Treat Others How You Want to be Treated
Treat Others How You Want to be Treated

We do it all the time. We want others to treat us well, but we become partial, arrogant, and unsympathetic when it comes to treating others. Sadly, it’s a sign of narcissistic behavior. If you want others to treat you well, treat others how you want to be treated.

However, there are some exceptions to this rule. Should you always treat everyone the same? What if the circumstances are different? Keep reading to find answers to all these questions.

How to Treat Others How You Want to be Treated?

We’ll come to conditional behaviors and exceptions in the next section. For now, let’s discuss some steps you can take to treat others how you want to be treated.

Let’s delve in.

Do Things to Others that You Want them to Do to You

Let’s simplify this complex concept. Suppose you need a colleague’s help with a project at work. You ask them for help, and they rudely refused. You feel terrible about it. But then you remember that the same person asked you for help last week, and you also refused rudely.

Get the point? You’ll need to do good things for someone if you want someone to do good things to you. If you want someone to help you, you’ll need to help them. If you expect someone to cover for you at work, you’ll need to cover for them.

Speak to Others the Way You Want to be Spoken to

This one’s simple. You should talk to others in a way you want them to speak to you. Did a person greet you politely, but you responded with a crude remark? Then how can you expect to get a good response if you greet someone? Talk to people politely and positively if you expect them to do the same.

Feel About Others the Way You Want Them to Feel About You

This one is also self-explanatory. You should feel about someone the way you want them to think of you. Ask yourself this. How do you think about people around you? Do you have care and empathy for them? Or do you just want to care about yourself? If you’re the latter, you shouldn’t expect anyone else to care about you.

Respecting the Unrespectable: How and Why?

Here’s where things get a bit tricky. We established that you should treat others how you want to be treated. But what if someone doesn’t deserve good treatment?
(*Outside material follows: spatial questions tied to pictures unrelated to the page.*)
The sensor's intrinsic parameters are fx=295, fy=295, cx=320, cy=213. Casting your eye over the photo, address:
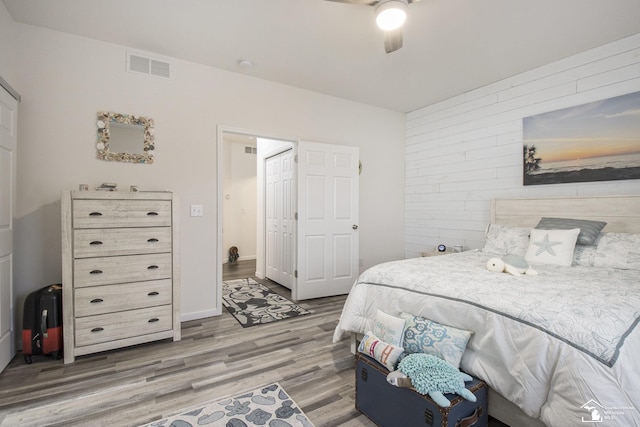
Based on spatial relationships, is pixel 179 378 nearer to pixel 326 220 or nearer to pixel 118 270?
pixel 118 270

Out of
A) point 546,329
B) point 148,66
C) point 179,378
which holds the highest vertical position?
point 148,66

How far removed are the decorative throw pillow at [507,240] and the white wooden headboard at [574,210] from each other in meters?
0.33

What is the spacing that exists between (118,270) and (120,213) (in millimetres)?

It’s a difficult situation to be in, so let’s simplify things for you. You need to understand two concepts: Perspective and Layering of Behaviors.

What Is Perspective and How it Works?

Suppose there’s a person in your office that you aren’t very fond of. Maybe they don’t treat you well or have misspoken about you in the past. They may have said or done things to you that you disapprove of. Or maybe you just don’t like them for who they are. But realize that it’s your “opinion” for that person.

What if they’re not as bad as you think? You’ve developed a bad image of them in your mind based on a few poor experiences with them. What if it was a misunderstanding? What if they didn’t intend to do what they did? Did you try to make things right with them?

If you think you shouldn’t treat someone right, think of them from a neutral person’s perspective. Your thinking will most likely change.

Here’s the main takeaway from the concept of perspectives. You should make an effort to respect and treat people well even if you feel they’re not worth respecting.

Treat Others How You Want to be Treated: Layering of Behaviors

You can use the concept of “Layering of Behaviors” either with the concept of perspectives or as a standalone formula.

Treat Others How You Want to be Treated

If you come across a person you don’t like, you can treat them well without actually feeling it. How we behave has three layers:

  • How We Act: The outermost layer comprises our visible actions. It’s how you act in front of people: Do you frown and make angry faces if someone you don’t like comes in front of you? If you do that, you clearly show a person you don’t want to treat them well.
  • What We Speak: The second layer is how we speak about others when they’re not around. You could do this when you’re around your friends or acquaintances.
  • How We Think: The innermost layer is how you think about a person. No one else apart from you knows about this layer except for you.

If you don’t like someone, you don’t need to think positively about them. But can’t you act normal when they’re around? Pay close attention to the word “act.” You are pretending to be good with them. This way, you can treat them well and expect them to do the same.

Occasionally Breaking the Rules is Fine

You should follow the rules discussed above most of the time. But it’s fine to break those rules once in a while. For example, if someone is continuously mistreating you, it’s only fair to give them the taste of their own medicine.

Let’s say a colleague makes fun of you every time you come to the office. You ignored their behavior multiple times, hoping that they’d stop. But they continue their bad behavior with you. In such situations, you can teach them a lesson by replying to them. You can politely request them to stop. If they don’t, you can warn them in an aggressive tone.

If they still don’t stop, you can “treat them the way they treat you.” The rule applies to everyone, not just you.


To conclude, everyone deserves to receive good treatment. If you want people to treat you right, you should treat them right. You shouldn’t expect others to be nice to you if you misbehave with them. However, it’s okay to break the rules sometimes. If someone doesn’t treat you well despite multiple warnings, you can give them a taste of their medicine.